Innanzitutto molti sondaggi riportano che una parte significativa dei votanti pro Brexit si è pentita e oggi dichiara che voterebbe in modo diverso. Infatti oltre 5 milioni di cittadini britannici hanno firmato per ottenere un secondo referendum, che per il 37% della popolazione è l’opzione preferita, rispetto a un’uscita senza accordo (hard Brexit), a un’uscita “dolce” (soft Brexit) e alla proposta May, pluri bocciata anche dal Parlamento.
Questa inversione di tendenza è in gran parte motivata da un altro fatto: dopo il referendum l’economia del Regno Unito è in netta flessione. Secondo la Bank of England la perdita complessiva è pari al 2%, vale a dire un calo produttivo di 930 milioni di euro a settimana. Così, quella che nel 2016 era l’economia trainante del G7, oggi è la più lenta del gruppo, con un tasso di crescita inferiore a 1% contro il 6% del resto del G7.
Quale sarà l’impatto della Brexit sull’agricoltura? Oggi è difficile dare una risposta certa.
Molti sono i settori coinvolti e di conseguenza diverse sarebbero le ricadute.
Ad esempio, causa il calo delle scorte, le esportazioni alimentari da Italia a UK a gennaio 2019 erano aumentate del 17,3% rispetto a un anno prima, mentre a livello globale segnavano un più modesto +5,9%.

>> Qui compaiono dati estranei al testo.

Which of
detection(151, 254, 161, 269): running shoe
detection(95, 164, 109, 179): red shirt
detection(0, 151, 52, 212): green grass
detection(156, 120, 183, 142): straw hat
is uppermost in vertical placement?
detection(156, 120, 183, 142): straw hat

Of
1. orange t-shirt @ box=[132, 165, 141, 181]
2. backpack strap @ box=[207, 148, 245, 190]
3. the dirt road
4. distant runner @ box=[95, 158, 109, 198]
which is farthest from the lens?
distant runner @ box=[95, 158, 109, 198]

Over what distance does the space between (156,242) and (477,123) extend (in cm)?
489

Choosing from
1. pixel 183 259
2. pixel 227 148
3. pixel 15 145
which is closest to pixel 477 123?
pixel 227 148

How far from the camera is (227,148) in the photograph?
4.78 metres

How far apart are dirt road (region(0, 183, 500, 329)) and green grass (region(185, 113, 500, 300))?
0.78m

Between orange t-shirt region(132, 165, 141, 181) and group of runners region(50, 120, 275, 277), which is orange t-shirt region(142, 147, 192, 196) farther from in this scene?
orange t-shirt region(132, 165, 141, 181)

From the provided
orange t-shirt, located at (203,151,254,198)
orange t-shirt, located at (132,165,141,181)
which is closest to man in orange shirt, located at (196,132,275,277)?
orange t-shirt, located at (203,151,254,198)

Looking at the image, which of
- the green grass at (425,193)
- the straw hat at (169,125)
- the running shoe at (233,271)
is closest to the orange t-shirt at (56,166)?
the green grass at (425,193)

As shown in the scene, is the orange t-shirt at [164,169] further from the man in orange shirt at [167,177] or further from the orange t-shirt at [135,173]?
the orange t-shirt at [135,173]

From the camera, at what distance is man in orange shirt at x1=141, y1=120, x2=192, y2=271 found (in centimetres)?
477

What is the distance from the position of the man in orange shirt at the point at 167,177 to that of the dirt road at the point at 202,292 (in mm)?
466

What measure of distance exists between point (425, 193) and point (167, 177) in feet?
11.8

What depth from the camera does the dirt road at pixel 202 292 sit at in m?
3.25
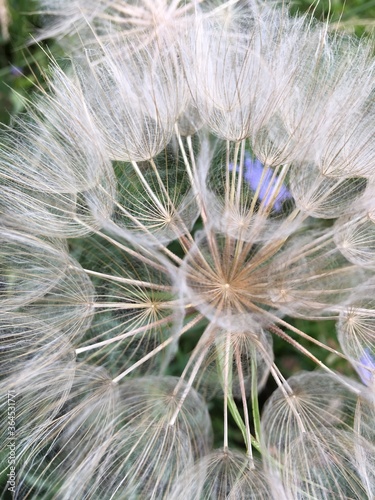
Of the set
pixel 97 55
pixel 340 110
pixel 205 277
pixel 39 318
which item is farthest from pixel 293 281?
pixel 97 55

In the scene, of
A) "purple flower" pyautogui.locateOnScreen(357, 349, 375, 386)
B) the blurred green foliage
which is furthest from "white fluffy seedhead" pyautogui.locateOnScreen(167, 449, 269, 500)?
the blurred green foliage

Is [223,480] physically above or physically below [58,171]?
below

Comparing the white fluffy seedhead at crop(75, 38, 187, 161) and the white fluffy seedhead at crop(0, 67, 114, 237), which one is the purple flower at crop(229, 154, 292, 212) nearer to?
the white fluffy seedhead at crop(75, 38, 187, 161)

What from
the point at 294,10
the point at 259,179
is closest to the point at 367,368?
the point at 259,179

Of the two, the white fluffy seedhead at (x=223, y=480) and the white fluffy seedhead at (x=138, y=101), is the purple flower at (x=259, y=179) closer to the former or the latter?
the white fluffy seedhead at (x=138, y=101)

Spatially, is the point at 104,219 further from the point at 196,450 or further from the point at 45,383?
the point at 196,450

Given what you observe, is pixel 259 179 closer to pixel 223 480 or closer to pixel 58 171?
pixel 58 171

Restando sull’argomento import-export, basti pensare che oggi la Gran Bretagna esporta i 2/3 della propria produzione agricola in Europa e importa da questa il 70% del proprio consumo di frutta, verdura e altri alimentari. Un settore altamente strategico è quello zootecnico, considerando che il Regno Unito è il terzo produttore di carne bovina in Europa. E’ quindi facile immaginare che un’uscita senza accordo avrebbe conseguenze pesanti da entrambe le parti.
Anche Rabobank International, una delle banche del settore agricolo più importanti e qualificate, prevede uno scenario fosco in caso di uscita “no-deal”. In quest’ultima situazione la Gran Bretagna diventerebbe un paese terzo per la UE, pertanto gli scambi commerciali sarebbero soggetti a tariffe di importazione e questo provocherebbe un aumento dei prezzi degli alimentari, oggi stimato in un 10-15%, a beneficio degli agricoltori ma a danno di tutti i consumatori britannici. I primi però sarebbero penalizzati dall’aumento dei prezzi di macchine agricole, fertilizzanti, energia e fitofarmaci.
Tanti interrogativi quindi, in un quadro dominato da molte ombre.